Gender, work, and care
In a fictional household, two adults sit down to plan the next month. Their combined paid hours look manageable until they add the hours needed to care for a child, arrange appointments, travel and sleep. One adult earns more per hour, so reducing the other's paid work appears to minimize the immediate loss of income. Yet repeating that decision may affect experience, promotion and future bargaining within the household. A sensible response to today's constraint can become part of tomorrow's unequal position.
This chapter examines paid work, unpaid care and the arrangements connecting them. It separates hours from hourly rewards, group averages from mechanisms and observed choices from the conditions under which those choices are made. The aim is to explain patterns without assuming that every household has the same interests, that all differences reflect discrimination or that a freely stated preference is independent of available options.
Earnings combine several moving parts
For a simple hourly job, earnings equal paid hours multiplied by the hourly rate. Annual earnings also depend on weeks worked and periods outside paid employment. Real compensation can include other components, but even the simple identity shows why an annual earnings difference cannot automatically be interpreted as unequal pay for an identical hour of work.
Suppose one person works thirty hours a week at twenty units per hour for fifty weeks. Annual earnings are 30,000 units. Another works forty hours at the same rate for fifty weeks and earns 40,000. Their hourly rates are equal; their annual earnings differ by 10,000. Explaining the difference requires explaining the hours, not declaring the earnings gap nonexistent.

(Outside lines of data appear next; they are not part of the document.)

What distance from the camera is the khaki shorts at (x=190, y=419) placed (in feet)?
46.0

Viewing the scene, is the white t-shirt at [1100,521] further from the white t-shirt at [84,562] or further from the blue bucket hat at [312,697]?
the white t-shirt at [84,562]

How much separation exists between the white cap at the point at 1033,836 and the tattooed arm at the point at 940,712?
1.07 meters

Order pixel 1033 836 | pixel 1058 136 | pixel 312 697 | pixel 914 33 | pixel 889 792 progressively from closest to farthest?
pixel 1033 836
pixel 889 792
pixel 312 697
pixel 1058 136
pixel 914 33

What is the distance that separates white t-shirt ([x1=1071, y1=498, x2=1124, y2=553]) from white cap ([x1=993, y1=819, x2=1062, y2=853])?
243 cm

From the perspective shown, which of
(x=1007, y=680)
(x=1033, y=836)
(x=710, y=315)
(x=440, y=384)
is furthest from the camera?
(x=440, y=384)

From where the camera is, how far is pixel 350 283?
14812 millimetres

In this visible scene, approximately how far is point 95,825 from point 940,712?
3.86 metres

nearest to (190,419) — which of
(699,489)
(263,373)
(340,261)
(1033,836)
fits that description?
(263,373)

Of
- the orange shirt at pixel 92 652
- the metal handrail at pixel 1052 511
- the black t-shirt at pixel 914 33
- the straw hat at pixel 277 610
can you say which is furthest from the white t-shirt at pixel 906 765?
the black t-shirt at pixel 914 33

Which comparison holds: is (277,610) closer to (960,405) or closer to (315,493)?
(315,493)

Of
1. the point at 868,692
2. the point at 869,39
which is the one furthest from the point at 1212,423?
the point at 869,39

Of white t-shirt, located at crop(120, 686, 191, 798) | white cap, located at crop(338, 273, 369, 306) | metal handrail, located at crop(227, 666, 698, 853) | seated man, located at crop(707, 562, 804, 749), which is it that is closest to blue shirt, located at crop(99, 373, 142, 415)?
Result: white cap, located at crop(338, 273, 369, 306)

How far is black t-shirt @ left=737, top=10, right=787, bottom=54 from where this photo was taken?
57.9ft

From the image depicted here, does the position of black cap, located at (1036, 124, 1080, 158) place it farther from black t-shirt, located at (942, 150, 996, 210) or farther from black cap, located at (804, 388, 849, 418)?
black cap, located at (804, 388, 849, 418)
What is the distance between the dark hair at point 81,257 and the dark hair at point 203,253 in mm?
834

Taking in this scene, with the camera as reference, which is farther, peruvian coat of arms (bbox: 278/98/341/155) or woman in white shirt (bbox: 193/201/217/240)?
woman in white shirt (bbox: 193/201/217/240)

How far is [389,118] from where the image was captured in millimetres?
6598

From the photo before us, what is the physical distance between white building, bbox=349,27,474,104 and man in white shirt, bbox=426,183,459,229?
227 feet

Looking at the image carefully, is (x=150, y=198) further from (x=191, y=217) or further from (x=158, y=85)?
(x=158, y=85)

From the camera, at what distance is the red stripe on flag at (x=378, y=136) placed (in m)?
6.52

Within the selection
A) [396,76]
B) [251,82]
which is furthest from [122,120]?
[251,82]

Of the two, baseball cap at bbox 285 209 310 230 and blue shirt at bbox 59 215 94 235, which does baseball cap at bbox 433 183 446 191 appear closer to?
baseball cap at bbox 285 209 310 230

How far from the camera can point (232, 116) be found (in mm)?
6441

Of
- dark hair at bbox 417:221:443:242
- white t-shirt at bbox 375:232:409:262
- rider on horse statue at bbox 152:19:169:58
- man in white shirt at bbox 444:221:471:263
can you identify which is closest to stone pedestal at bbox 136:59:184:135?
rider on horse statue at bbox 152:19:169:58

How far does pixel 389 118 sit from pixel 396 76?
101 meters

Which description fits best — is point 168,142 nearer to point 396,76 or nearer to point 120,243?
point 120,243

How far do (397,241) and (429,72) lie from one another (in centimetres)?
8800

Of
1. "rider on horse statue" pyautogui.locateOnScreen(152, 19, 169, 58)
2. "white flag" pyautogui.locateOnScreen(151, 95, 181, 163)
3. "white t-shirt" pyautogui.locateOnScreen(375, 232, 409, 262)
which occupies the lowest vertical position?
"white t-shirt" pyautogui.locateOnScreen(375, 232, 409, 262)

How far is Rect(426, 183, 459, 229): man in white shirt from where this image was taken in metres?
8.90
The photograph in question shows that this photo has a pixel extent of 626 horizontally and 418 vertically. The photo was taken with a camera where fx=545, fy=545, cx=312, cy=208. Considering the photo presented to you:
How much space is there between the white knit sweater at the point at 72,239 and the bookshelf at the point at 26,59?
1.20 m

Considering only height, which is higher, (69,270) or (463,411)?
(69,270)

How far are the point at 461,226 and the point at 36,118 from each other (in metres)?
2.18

Now hold hours constant and change the rate. That produces another pathway. Change weeks worked, access to overtime or time spent outside employment, and further pathways appear. A useful decomposition separates these components so that we can investigate them. It does not tell us which component is fair or why it differs.
The population matters here too. A comparison among full-time workers excludes people working part time or outside paid work. A comparison among people with positive earnings excludes those with none. These restrictions may answer a particular question, but they can omit consequential differences in access to employment and time allocation. The definition belongs beside the reported gap.
Occupational composition can produce an aggregate difference
Consider a stipulated workforce with one hundred women and one hundred men. There are two job types, paying twenty and forty units per hour. Within each type, everyone receives the same rate. Seventy women and thirty men hold the lower-paid jobs; thirty women and seventy men hold the higher-paid jobs. These are invented counts, not labor-market statistics.
The women's average hourly rate is twenty-six units: seventy times twenty plus thirty times forty, divided by one hundred. The men's average is thirty-four units. The aggregate difference is eight units, about 23.5 percent of the men's average, despite equal rates within each job type. Composition alone generates the gap in this example.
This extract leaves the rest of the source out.